Large Graphs: Modeling, Algorithms, and Applications

Large data sets emerge in a variety of applications, from signal processing to web search and recommendation engines to biological assays. In many cases, these data sets may be naturally modeled as a graph. For example:

1. A graph structure can be used to model static or dynamic interactions on a network substrate (e.g., the traffic on a network, gene activation in gene networks, chemical reactions in a biochemical network, interactions among friends in a social network, etc.);


2. A graph structure can be used to model the dynamics of a network changing in time (e.g., a physical network such as an electric grid, the web or internet as it evolves in time; a growing social network, etc.);


3. A graph structure may capture geometric information about the data itself (e.g., similarity graphs constructed from point clouds representing data sets and are routinely used in machine learning and in data-driven statistical models);


4. A graph structure may underlie statistical models for the data (e.g., graphical models are commonly used to model conditional independence structure between random variables).

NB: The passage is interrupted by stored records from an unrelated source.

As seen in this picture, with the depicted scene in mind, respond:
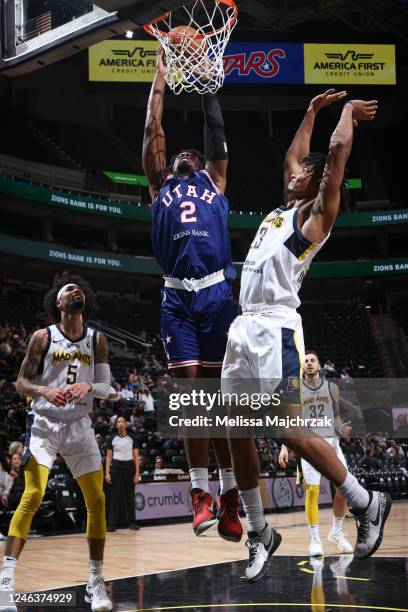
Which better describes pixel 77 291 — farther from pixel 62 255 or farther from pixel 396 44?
pixel 396 44

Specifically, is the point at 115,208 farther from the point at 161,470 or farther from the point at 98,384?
the point at 98,384

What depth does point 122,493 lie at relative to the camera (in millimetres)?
12766

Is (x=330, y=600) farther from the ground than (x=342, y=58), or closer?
closer

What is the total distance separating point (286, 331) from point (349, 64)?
27.0 m

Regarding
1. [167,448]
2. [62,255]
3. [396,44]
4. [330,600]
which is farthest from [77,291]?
[396,44]

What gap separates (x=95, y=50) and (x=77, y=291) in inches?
979

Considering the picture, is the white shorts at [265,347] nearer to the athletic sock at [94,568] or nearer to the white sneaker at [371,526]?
the white sneaker at [371,526]

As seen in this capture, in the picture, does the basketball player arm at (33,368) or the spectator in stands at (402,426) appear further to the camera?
the spectator in stands at (402,426)

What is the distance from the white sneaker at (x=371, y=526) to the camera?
174 inches

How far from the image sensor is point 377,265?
30.1 m

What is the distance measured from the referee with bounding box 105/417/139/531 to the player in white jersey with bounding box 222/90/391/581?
8.17 metres

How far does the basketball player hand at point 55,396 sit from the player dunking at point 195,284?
3.73 feet

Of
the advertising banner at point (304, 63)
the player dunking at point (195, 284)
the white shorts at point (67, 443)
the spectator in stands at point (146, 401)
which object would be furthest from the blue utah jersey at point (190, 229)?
the advertising banner at point (304, 63)

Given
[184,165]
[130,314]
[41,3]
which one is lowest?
[184,165]
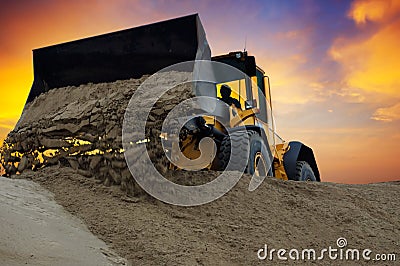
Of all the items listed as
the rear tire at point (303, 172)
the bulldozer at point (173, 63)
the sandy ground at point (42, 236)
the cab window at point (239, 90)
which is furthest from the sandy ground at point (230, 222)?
the rear tire at point (303, 172)

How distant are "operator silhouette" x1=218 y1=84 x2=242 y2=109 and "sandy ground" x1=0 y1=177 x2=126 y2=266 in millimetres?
2985

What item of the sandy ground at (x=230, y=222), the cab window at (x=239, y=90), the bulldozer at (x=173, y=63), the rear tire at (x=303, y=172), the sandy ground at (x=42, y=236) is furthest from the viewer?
the rear tire at (x=303, y=172)

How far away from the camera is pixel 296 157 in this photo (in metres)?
7.28

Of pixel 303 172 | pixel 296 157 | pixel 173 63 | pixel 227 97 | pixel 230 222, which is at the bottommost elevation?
pixel 230 222

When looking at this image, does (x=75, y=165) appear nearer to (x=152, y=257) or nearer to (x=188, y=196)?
(x=188, y=196)

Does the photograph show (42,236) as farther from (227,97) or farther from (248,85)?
(248,85)

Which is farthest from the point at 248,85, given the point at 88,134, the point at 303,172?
the point at 88,134

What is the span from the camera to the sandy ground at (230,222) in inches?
135

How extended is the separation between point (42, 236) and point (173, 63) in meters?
2.79

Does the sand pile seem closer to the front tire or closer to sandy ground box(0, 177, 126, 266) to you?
sandy ground box(0, 177, 126, 266)

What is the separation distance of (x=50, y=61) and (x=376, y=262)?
16.5 feet

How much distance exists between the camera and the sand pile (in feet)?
14.1

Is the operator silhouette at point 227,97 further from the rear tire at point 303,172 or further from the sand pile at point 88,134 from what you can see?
the rear tire at point 303,172

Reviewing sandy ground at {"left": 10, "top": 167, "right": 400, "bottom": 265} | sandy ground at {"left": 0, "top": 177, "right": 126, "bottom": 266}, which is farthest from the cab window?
sandy ground at {"left": 0, "top": 177, "right": 126, "bottom": 266}
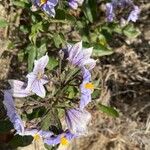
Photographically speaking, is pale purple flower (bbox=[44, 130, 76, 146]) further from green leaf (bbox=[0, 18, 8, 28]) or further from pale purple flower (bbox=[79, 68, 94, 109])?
green leaf (bbox=[0, 18, 8, 28])

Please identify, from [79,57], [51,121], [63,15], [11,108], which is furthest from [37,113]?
[63,15]

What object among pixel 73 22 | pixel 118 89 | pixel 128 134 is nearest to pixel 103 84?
pixel 118 89

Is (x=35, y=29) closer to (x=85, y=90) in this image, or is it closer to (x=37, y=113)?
(x=37, y=113)

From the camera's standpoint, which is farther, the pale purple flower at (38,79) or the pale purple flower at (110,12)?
the pale purple flower at (110,12)

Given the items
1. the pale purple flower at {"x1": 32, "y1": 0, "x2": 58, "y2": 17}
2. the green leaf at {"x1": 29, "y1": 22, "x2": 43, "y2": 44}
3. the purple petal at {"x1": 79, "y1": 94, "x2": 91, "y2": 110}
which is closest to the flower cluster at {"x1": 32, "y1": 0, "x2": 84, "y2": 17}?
the pale purple flower at {"x1": 32, "y1": 0, "x2": 58, "y2": 17}

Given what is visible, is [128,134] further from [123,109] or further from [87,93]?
[87,93]

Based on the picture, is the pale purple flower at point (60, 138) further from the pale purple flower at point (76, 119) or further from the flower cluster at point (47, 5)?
the flower cluster at point (47, 5)

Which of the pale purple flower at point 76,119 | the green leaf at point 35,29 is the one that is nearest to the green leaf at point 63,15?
the green leaf at point 35,29
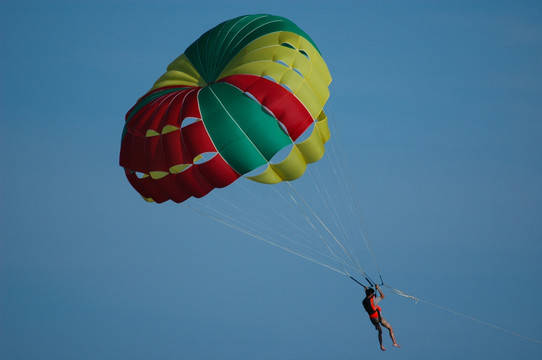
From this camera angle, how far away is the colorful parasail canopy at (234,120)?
23906 millimetres

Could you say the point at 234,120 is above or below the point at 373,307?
above

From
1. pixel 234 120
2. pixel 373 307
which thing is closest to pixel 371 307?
pixel 373 307

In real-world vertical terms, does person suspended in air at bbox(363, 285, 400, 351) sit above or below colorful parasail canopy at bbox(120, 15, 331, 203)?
below

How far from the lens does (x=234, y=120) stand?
2392 centimetres

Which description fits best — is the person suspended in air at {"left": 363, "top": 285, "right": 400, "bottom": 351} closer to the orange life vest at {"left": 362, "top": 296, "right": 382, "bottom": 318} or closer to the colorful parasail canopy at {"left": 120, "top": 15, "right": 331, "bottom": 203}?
the orange life vest at {"left": 362, "top": 296, "right": 382, "bottom": 318}

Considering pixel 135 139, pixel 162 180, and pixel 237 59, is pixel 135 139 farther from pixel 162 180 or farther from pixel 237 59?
pixel 237 59

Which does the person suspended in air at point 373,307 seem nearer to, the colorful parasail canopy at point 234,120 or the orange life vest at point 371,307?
the orange life vest at point 371,307

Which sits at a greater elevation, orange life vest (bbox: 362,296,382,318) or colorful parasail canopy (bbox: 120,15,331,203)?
colorful parasail canopy (bbox: 120,15,331,203)

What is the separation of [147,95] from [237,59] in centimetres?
243

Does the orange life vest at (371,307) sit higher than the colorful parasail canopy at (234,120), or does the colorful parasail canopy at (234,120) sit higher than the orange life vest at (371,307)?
the colorful parasail canopy at (234,120)

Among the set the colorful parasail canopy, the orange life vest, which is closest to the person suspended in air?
the orange life vest

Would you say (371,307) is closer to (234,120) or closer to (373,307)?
(373,307)

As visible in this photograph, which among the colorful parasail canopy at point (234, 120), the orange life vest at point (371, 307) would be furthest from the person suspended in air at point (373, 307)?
the colorful parasail canopy at point (234, 120)

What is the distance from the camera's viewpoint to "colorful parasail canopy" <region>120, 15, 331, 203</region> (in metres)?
23.9
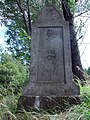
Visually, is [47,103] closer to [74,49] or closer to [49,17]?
[49,17]

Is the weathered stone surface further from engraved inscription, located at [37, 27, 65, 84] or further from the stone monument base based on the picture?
the stone monument base

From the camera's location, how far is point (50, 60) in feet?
18.2

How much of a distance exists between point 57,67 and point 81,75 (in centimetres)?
389

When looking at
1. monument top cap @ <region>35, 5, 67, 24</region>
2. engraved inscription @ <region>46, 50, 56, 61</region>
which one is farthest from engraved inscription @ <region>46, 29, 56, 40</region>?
engraved inscription @ <region>46, 50, 56, 61</region>

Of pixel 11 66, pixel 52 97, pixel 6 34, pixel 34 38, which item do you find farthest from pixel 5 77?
pixel 6 34

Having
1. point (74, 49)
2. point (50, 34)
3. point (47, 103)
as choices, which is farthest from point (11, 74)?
point (47, 103)

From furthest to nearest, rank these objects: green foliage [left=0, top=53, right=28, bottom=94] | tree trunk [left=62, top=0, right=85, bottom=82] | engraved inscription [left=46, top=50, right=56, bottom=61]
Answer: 1. tree trunk [left=62, top=0, right=85, bottom=82]
2. green foliage [left=0, top=53, right=28, bottom=94]
3. engraved inscription [left=46, top=50, right=56, bottom=61]

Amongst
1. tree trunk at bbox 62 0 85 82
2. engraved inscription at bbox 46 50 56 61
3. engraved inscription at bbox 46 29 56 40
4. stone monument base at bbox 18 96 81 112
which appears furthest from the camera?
tree trunk at bbox 62 0 85 82

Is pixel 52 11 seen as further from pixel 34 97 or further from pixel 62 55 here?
pixel 34 97

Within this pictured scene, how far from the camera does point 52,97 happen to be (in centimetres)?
512

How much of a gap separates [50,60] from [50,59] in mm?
21

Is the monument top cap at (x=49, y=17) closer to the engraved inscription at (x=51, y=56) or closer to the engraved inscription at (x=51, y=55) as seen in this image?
the engraved inscription at (x=51, y=56)

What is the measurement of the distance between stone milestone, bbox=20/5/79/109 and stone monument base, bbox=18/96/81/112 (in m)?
0.08

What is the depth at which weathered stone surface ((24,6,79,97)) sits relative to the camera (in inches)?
209
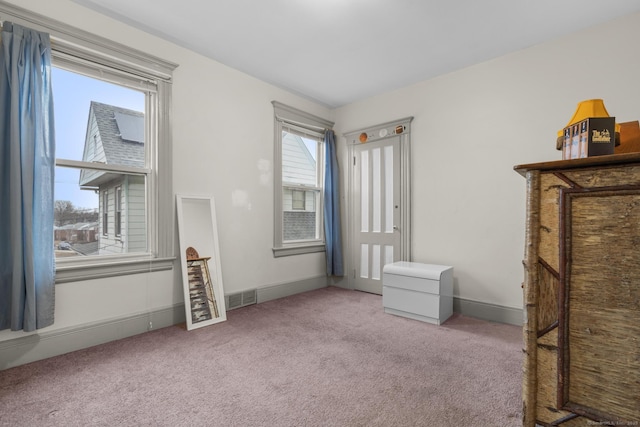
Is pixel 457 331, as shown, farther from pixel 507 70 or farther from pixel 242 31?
pixel 242 31

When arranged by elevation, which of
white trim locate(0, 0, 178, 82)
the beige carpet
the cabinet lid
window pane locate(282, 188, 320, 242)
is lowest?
the beige carpet

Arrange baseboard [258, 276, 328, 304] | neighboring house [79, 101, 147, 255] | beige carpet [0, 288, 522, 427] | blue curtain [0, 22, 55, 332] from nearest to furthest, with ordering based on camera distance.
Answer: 1. beige carpet [0, 288, 522, 427]
2. blue curtain [0, 22, 55, 332]
3. neighboring house [79, 101, 147, 255]
4. baseboard [258, 276, 328, 304]

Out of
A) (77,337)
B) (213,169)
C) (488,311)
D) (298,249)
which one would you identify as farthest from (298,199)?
(77,337)

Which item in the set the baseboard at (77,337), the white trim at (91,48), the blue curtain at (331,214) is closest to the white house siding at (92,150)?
the white trim at (91,48)

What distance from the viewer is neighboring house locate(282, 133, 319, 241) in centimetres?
407

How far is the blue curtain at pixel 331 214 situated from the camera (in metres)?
4.26

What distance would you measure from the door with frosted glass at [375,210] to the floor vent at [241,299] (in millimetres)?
1462

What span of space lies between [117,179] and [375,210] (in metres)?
2.85

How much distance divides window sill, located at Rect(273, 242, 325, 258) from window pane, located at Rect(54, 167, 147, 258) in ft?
4.89

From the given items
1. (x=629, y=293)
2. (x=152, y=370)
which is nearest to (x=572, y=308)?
(x=629, y=293)

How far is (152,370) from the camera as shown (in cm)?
203

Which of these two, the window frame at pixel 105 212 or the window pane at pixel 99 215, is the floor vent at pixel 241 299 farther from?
the window frame at pixel 105 212

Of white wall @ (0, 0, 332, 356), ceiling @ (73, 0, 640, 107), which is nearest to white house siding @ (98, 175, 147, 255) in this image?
white wall @ (0, 0, 332, 356)

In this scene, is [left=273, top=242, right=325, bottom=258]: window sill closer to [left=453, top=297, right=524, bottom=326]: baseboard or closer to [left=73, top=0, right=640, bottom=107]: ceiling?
[left=453, top=297, right=524, bottom=326]: baseboard
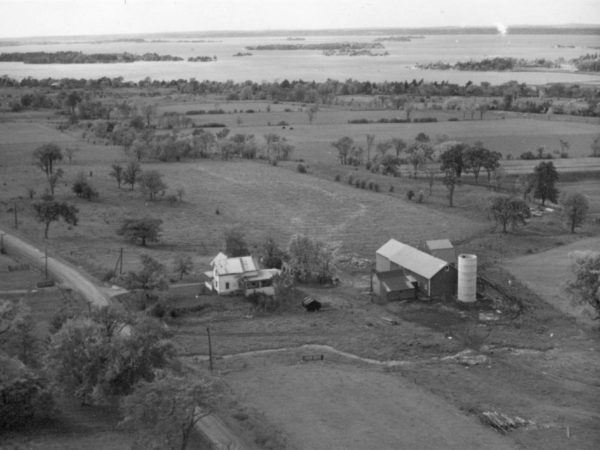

The focus of the workshop will be on the mathematical, algorithmic, and statistical questions that arise in graph-based machine learning and data analysis, with an emphasis on graphs that arise in the above settings, as well as the corresponding algorithms and motivating applications. Thus, this workshop will be an opportunity for researchers from diverse fields to get together and share problems and techniques for handling these graphs structures. The connections — mathematical, computational, and practical — that arise between these seemingly-diverse problems and approaches will be emphasized. In light of this, particular topics that will be emphasized will include: computational techniques (randomized and online algorithms, fast simplification algorithms, etc.) that are needed when the graph considered are very large; function approximation (by, e.g., using kernels on graphs) and its applications to traditional machine learning methods; graph-based topological methods for the study of the geometry of data and networks; issues that arise with graph-based statistical modeling and associated algorithmic issues.